*TASK INPUT*:
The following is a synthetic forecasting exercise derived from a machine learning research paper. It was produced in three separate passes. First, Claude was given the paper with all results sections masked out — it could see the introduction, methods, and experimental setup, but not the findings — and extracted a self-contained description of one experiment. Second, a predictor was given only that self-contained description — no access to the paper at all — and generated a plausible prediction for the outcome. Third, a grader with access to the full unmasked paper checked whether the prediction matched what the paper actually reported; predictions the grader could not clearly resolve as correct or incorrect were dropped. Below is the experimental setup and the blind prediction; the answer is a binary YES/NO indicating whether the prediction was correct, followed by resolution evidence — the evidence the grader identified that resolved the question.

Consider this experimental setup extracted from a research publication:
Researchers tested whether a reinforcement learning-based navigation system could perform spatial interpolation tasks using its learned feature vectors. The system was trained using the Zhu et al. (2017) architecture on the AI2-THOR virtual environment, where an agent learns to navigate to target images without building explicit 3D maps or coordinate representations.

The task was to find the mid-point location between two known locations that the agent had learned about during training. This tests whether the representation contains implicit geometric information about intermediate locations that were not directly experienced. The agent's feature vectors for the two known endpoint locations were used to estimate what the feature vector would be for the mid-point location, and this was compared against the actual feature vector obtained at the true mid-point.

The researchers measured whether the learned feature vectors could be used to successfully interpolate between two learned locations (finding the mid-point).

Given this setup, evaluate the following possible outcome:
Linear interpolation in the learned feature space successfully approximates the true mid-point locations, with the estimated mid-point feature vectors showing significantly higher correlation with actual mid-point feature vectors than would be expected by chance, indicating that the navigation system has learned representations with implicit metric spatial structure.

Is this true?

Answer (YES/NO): NO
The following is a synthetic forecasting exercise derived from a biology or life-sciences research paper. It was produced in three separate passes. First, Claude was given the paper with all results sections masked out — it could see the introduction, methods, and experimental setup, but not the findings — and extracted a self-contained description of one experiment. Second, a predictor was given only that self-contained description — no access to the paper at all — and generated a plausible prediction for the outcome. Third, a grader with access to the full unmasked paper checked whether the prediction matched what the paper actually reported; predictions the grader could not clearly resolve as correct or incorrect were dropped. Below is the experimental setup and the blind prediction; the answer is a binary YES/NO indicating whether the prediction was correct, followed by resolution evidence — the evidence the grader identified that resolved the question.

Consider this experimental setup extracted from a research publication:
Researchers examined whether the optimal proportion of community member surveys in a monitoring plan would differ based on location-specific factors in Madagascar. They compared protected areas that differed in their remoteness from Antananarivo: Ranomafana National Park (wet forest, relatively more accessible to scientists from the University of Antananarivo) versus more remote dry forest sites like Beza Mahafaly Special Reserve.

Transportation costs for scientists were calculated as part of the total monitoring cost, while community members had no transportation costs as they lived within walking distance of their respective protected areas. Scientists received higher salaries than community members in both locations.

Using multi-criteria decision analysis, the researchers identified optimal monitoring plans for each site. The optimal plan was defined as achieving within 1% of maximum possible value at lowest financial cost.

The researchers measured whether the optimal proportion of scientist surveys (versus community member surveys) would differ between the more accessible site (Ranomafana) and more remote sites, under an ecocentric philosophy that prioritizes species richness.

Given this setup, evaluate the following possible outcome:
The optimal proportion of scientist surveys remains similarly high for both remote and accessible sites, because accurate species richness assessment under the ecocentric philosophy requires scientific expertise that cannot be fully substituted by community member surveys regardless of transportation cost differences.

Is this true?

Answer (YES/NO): NO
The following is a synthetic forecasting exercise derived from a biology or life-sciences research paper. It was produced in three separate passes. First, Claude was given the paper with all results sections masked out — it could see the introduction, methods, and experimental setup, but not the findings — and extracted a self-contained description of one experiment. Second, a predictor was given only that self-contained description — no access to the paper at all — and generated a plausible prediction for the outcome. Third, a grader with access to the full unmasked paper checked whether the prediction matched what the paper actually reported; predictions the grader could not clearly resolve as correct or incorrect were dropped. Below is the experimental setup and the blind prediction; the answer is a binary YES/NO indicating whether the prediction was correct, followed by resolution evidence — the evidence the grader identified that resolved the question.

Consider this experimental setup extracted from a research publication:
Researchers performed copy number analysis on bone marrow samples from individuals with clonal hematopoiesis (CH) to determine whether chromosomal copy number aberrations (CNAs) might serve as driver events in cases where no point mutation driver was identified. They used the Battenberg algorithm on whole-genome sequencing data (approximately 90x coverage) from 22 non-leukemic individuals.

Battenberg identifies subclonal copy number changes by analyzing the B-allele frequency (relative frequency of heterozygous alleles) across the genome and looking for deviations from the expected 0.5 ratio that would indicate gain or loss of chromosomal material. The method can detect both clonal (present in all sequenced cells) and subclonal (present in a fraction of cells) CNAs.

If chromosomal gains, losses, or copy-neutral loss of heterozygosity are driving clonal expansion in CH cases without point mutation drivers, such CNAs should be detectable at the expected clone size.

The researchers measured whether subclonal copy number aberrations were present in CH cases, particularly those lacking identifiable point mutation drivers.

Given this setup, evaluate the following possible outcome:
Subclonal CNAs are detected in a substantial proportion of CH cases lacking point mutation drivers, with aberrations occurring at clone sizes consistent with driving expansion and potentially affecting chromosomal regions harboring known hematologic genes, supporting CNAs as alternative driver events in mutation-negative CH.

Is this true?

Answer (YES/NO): NO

*DIRECTIONS*: Word for word, give back the data shown above.

*THE ANSWER*:
The following is a synthetic forecasting exercise derived from a machine learning research paper. It was produced in three separate passes. First, Claude was given the paper with all results sections masked out — it could see the introduction, methods, and experimental setup, but not the findings — and extracted a self-contained description of one experiment. Second, a predictor was given only that self-contained description — no access to the paper at all — and generated a plausible prediction for the outcome. Third, a grader with access to the full unmasked paper checked whether the prediction matched what the paper actually reported; predictions the grader could not clearly resolve as correct or incorrect were dropped. Below is the experimental setup and the blind prediction; the answer is a binary YES/NO indicating whether the prediction was correct, followed by resolution evidence — the evidence the grader identified that resolved the question.

Consider this experimental setup extracted from a research publication:
Researchers tested whether a reinforcement learning-based navigation system could perform spatial interpolation tasks using its learned feature vectors. The system was trained using the Zhu et al. (2017) architecture on the AI2-THOR virtual environment, where an agent learns to navigate to target images without building explicit 3D maps or coordinate representations.

The task was to find the mid-point location between two known locations that the agent had learned about during training. This tests whether the representation contains implicit geometric information about intermediate locations that were not directly experienced. The agent's feature vectors for the two known endpoint locations were used to estimate what the feature vector would be for the mid-point location, and this was compared against the actual feature vector obtained at the true mid-point.

The researchers measured whether the learned feature vectors could be used to successfully interpolate between two learned locations (finding the mid-point).

Given this setup, evaluate the following possible outcome:
Linear interpolation in the learned feature space successfully approximates the true mid-point locations, with the estimated mid-point feature vectors showing significantly higher correlation with actual mid-point feature vectors than would be expected by chance, indicating that the navigation system has learned representations with implicit metric spatial structure.

Is this true?

Answer (YES/NO): NO
The following is a synthetic forecasting exercise derived from a biology or life-sciences research paper. It was produced in three separate passes. First, Claude was given the paper with all results sections masked out — it could see the introduction, methods, and experimental setup, but not the findings — and extracted a self-contained description of one experiment. Second, a predictor was given only that self-contained description — no access to the paper at all — and generated a plausible prediction for the outcome. Third, a grader with access to the full unmasked paper checked whether the prediction matched what the paper actually reported; predictions the grader could not clearly resolve as correct or incorrect were dropped. Below is the experimental setup and the blind prediction; the answer is a binary YES/NO indicating whether the prediction was correct, followed by resolution evidence — the evidence the grader identified that resolved the question.

Consider this experimental setup extracted from a research publication:
Researchers examined whether the optimal proportion of community member surveys in a monitoring plan would differ based on location-specific factors in Madagascar. They compared protected areas that differed in their remoteness from Antananarivo: Ranomafana National Park (wet forest, relatively more accessible to scientists from the University of Antananarivo) versus more remote dry forest sites like Beza Mahafaly Special Reserve.

Transportation costs for scientists were calculated as part of the total monitoring cost, while community members had no transportation costs as they lived within walking distance of their respective protected areas. Scientists received higher salaries than community members in both locations.

Using multi-criteria decision analysis, the researchers identified optimal monitoring plans for each site. The optimal plan was defined as achieving within 1% of maximum possible value at lowest financial cost.

The researchers measured whether the optimal proportion of scientist surveys (versus community member surveys) would differ between the more accessible site (Ranomafana) and more remote sites, under an ecocentric philosophy that prioritizes species richness.

Given this setup, evaluate the following possible outcome:
The optimal proportion of scientist surveys remains similarly high for both remote and accessible sites, because accurate species richness assessment under the ecocentric philosophy requires scientific expertise that cannot be fully substituted by community member surveys regardless of transportation cost differences.

Is this true?

Answer (YES/NO): NO
The following is a synthetic forecasting exercise derived from a biology or life-sciences research paper. It was produced in three separate passes. First, Claude was given the paper with all results sections masked out — it could see the introduction, methods, and experimental setup, but not the findings — and extracted a self-contained description of one experiment. Second, a predictor was given only that self-contained description — no access to the paper at all — and generated a plausible prediction for the outcome. Third, a grader with access to the full unmasked paper checked whether the prediction matched what the paper actually reported; predictions the grader could not clearly resolve as correct or incorrect were dropped. Below is the experimental setup and the blind prediction; the answer is a binary YES/NO indicating whether the prediction was correct, followed by resolution evidence — the evidence the grader identified that resolved the question.

Consider this experimental setup extracted from a research publication:
Researchers performed copy number analysis on bone marrow samples from individuals with clonal hematopoiesis (CH) to determine whether chromosomal copy number aberrations (CNAs) might serve as driver events in cases where no point mutation driver was identified. They used the Battenberg algorithm on whole-genome sequencing data (approximately 90x coverage) from 22 non-leukemic individuals.

Battenberg identifies subclonal copy number changes by analyzing the B-allele frequency (relative frequency of heterozygous alleles) across the genome and looking for deviations from the expected 0.5 ratio that would indicate gain or loss of chromosomal material. The method can detect both clonal (present in all sequenced cells) and subclonal (present in a fraction of cells) CNAs.

If chromosomal gains, losses, or copy-neutral loss of heterozygosity are driving clonal expansion in CH cases without point mutation drivers, such CNAs should be detectable at the expected clone size.

The researchers measured whether subclonal copy number aberrations were present in CH cases, particularly those lacking identifiable point mutation drivers.

Given this setup, evaluate the following possible outcome:
Subclonal CNAs are detected in a substantial proportion of CH cases lacking point mutation drivers, with aberrations occurring at clone sizes consistent with driving expansion and potentially affecting chromosomal regions harboring known hematologic genes, supporting CNAs as alternative driver events in mutation-negative CH.

Is this true?

Answer (YES/NO): NO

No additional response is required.